Norman Briski está en una de sus mejores tardes. La sonrisa se le dibuja porque acaba de comprar una caña de pescar en Paraguay, a través de internet. «En Buenos Aires, por la misma caña, me pedían 14 lucas. Y acá la pagué la mitad. Con esta me retiro», dice el actor de 80 años, que recibirá por encomienda esa caña en Mar del Plata y, según él, se embarcará por última vez para pescar en mar abierto.
La pesca es la herencia más importante que le dejó su padre, Felipe Briskin, un judío polaco afiliado al Partido Comunista que lo llevaba a tirar la caña a las islas que bordean Santa Fe, su ciudad natal. En ese entonces, el instrumental con el que contaba el pequeño Naum Normando era casero, con un alfiler doblado que hacía de anzuelo y servía para sacar mojarritas y palometas.
«Sería el año 43, más o menos. La playa se llamaba Guadalupe y nos tomábamos el tranvía para llegar. Era un lindo plan de mi infancia», recuerda el actor. «Mi papá nos hacía la cañita y nos llevaba a mí y a mi hermano mayor, que después agarró para otro lado, se hizo basquetbolista y formó parte del seleccionado argentino. En cambio, yo era nadador. Era del Paraná, el río que viví desde que nací. Y ese sigue siendo mi lugar».
En su juventud, la familia se mudó a Córdoba. Y mientras crecía e iba de campamento a las sierras, comenzó a interesarse por la actuación. En 1955 debutó con la obra La farsa del señor Corregidor, en un teatro cordobés. Con 20 años se mudó a Buenos Aires y frecuentó el Instituto Di Tella, el lugar que reunía la cultura, el arte y la bohemia. Los sucesivos papeles y el éxito de La fiaca, que protagonizó junto con Norma Aleandro en 1969, le dieron un nombre en la escena porteña.

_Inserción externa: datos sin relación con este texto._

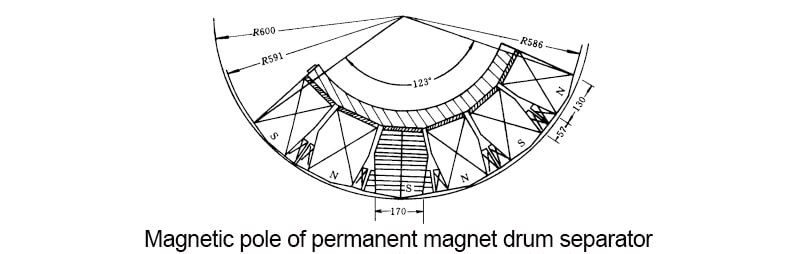 Magnetic pole of permanent magnet drum separator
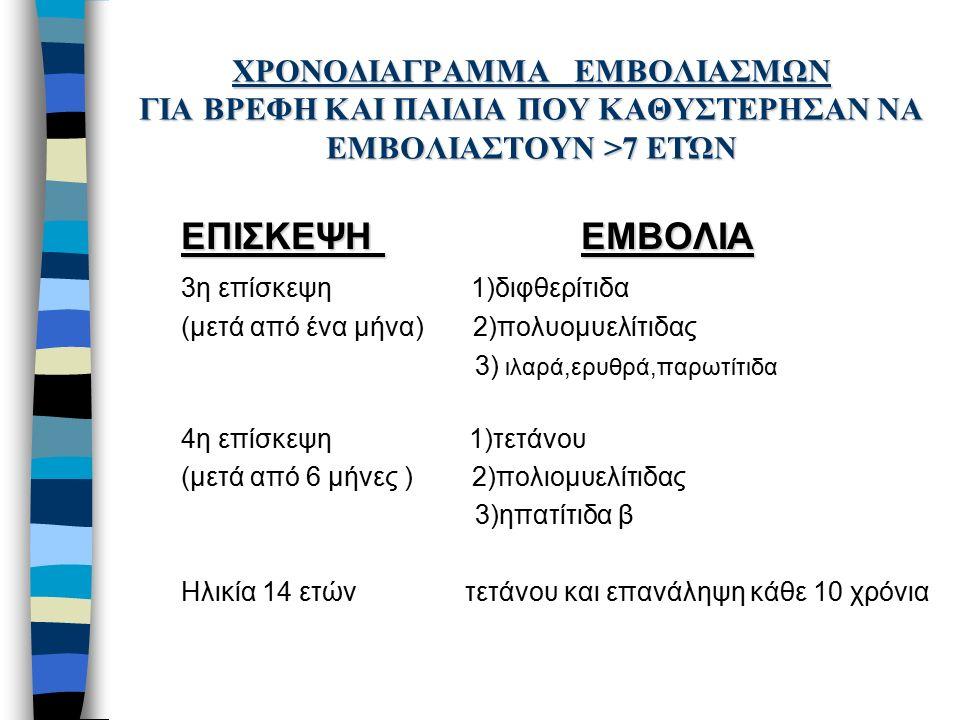 ΧΡΟΝΟΔΙΑΓΡΑΜΜΑ ΕΜΒΟΛΙΑΣΜΩΝ ΓΙΑ ΒΡΕΦΗ ΚΑΙ ΠΑΙΔΙΑ ΠΟΥ ΚΑΘΥΣΤΕΡΗΣΑΝ ΝΑ ΕΜΒΟΛΙΑΣΤΟΥΝ >7 ΕΤΏΝ ΕΠΙΣΚΕΨΗ ΕΜΒΟΛΙΑ 3η επίσκεψη 1)διφθερίτιδα (μετά από ένα μήνα) 2)πολυομυελίτιδας 3) ιλαρά,ερυθρά,παρωτίτιδα 4η επίσκεψη 1)τετάνου (μετά από 6 μήνες ) 2)πολιομυελίτιδας 3)ηπατίτιδα β Ηλικία 14 ετών τετάνου και επανάληψη κάθε 10 χρόνια
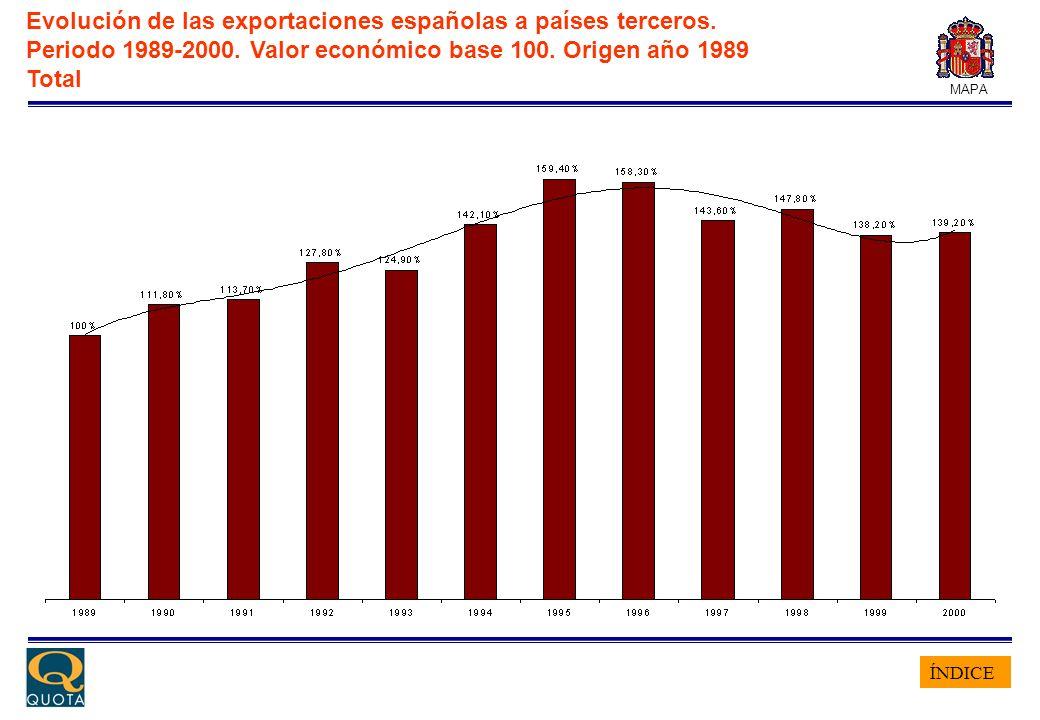 ÍNDICE MAPA Evolución de las exportaciones españolas a países terceros. Periodo 1989-2000. Valor económico base 100. Origen año 1989 Total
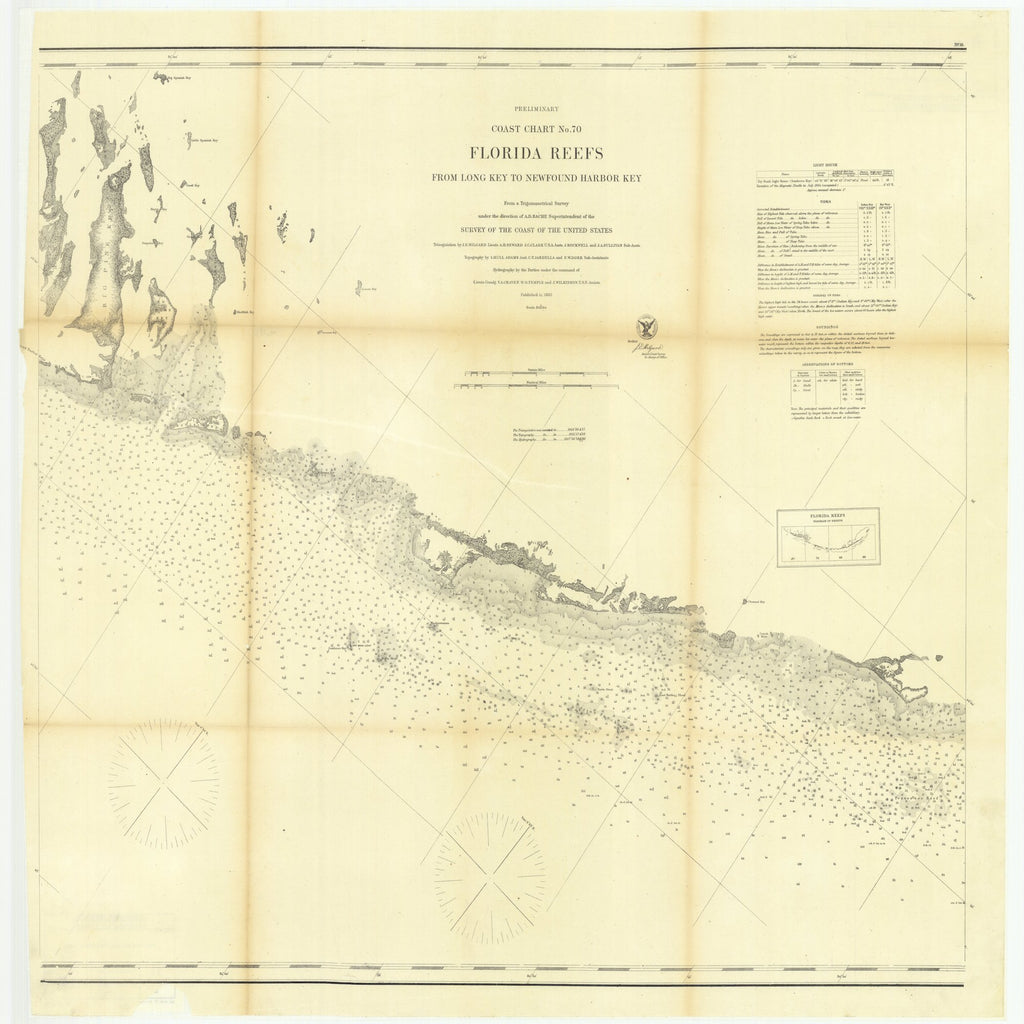 18 x 24 inch 1863 US old nautical map drawing chart of Preliminary Coast Chart Number 70, Florida Reefs from Long Key to Newfound Harbor Key From  U.S. Coast Survey x1782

A la par llegó su militancia política a través de la fundación del Grupo Octubre, una de las experiencias de teatro popular más importante de Latinoamérica. Su trabajo con Brazo Largo, un grupo con el que hacía obras en villas miseria y fábricas recuperadas, lo vincularon con los más humildes. Ese compromiso lo incluyó en la «lista negra» de la Triple A y tuvo que exiliarse del país. Anduvo rodando hasta que recaló en Nueva York y allí pasó casi una década, haciendo cine, teatro y docencia en el Harlem latino.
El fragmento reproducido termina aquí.